- _Task A_
In the MRI motion-correction text, what is used to model the restoration of motion-corrupted 3D volumes?
- _Task B_
Pick up the MRI motion-correction text after its final line and keep writing it.
[[ Text excerpt, beginning ]]
Wavelet-Optimized Motion Artifact Correction in 3D MRI Using Pre-trained 2D Score Priors

TL;DR

This work tackles MRI motion artifacts, a major diagnostic hindrance, by moving beyond traditional 3D diffusion models that rely on explicit forward degradations. It introduces 3D-WMoCo, which combines two orthogonal pre-trained 2D score priors, a mean-reverting stochastic differential equation for restoration, and wavelet-based diffusion and convolutions to accelerate inference. The approach yields superior artifact removal and structural preservation on both simulated and real 3D MRI data, with notable gains in inter-slice coherence and processing speed. The method generalizes to other 3D restoration tasks and offers a practical, scalable framework for clinical translation without requiring explicit degradation modeling.

Abstract

Motion artifacts in magnetic resonance imaging (MRI) remain a major challenge, as they degrade image quality and compromise diagnostic reliability. Score-based generative models (SGMs) have recently shown promise for artifact removal. However, existing 3D SGM-based approaches are limited in two key aspects: (1) their strong dependence on known forward operators makes them ineffective for correcting MRI motion artifacts, and (2) their slow inference speed hinders clinical translation. To overcome these challenges, we propose a wavelet-optimized end-to-end framework for 3D MRI motion correct using pre-trained 2D score priors (3D-WMoCo). Specifically, two orthogonal 2D score priors are leveraged to guide the 3D distribution prior, while a mean-reverting stochastic differential equation (SDE) is employed to model the restoration process of motion-corrupted 3D volumes to motion-free 3D distribution. Furthermore, wavelet diffusion is introduced to accelerate inference, and wavelet convolution is applied to enhance feature extraction. We validate the effectiveness of our approach through both simulated motion artifact experiments and real-world clinical motion artifact correction tests. The proposed method achieves robust performance improvements over existing techniques. Implementation details and source code are available at: https://github.com/ZG-yuan/3D-WMoCo.

Figures (10)
[[ Text excerpt, end ]]
[[ Data to examine, beginning ]]
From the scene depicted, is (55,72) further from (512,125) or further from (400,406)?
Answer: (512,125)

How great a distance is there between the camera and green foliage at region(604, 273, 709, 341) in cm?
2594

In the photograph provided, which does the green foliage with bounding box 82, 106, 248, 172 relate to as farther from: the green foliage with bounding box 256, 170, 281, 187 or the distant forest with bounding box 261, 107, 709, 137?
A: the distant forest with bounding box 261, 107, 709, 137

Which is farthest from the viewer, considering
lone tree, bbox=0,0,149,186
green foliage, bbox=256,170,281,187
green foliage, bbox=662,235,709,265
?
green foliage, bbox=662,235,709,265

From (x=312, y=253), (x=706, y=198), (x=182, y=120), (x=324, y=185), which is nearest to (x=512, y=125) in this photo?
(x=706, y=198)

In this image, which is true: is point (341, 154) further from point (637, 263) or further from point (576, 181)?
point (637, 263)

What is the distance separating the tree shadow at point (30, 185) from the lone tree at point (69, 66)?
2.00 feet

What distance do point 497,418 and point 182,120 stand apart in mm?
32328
[[ Data to examine, end ]]
- _Answer space A_
A mean-reverting stochastic differential equation (SDE).

- _Answer space B_
• Figure 1: Results of CNN-based and SGM-based motion correction methods trained on the sagittal plane. Yellow arrows highlight residual motion artifacts, while green arrows indicate inter-slice inconsistencies.
• Figure 2: Overview of the Proposed 3D-WMoCo. The diffusion endpoint of the proposed model is a motion-corrupted volume ${\bf{\mu }}$ with added Gaussian noise ${\cal N}(0,{\lambda ^2})$. We perform the restoration process from a motion-corrupted MRI volume ${\bf{v}}(T)$ to a motion-free MRI volume ${\bf{v}}(0)$ by alternately using the scores obtained from two orthogonal slices ${s_{{\phi ^ * }}}$ and ${s_{{\varphi ^ * }}}$. The model is accelerated and optimized by incorporating wavelet transforms.
• Figure 3: The model is implemented in the wavelet domain. The image is decomposed into four wavelet components, which are then concatenated along their dimensions.
• Figure 4: The basic structure of the wavelet residual block is illustrated. Conv denotes the basic convolution block, WTConv is the wavelet convolution block, and SiLU is the activation function.
• Figure 5: Qualitative results of mild motion artifact correction for brain data in sagittal, coronal, and horizontal plane views using various methods. Yellow and green ROIs are presented as local magnifications. The first column denotes the ground truth (GT), the second column denotes the low-quality image (LQ) corrupted by motion artifacts, the third to sixth columns denote results of comparison algorithms, and the last column denotes our proposed method.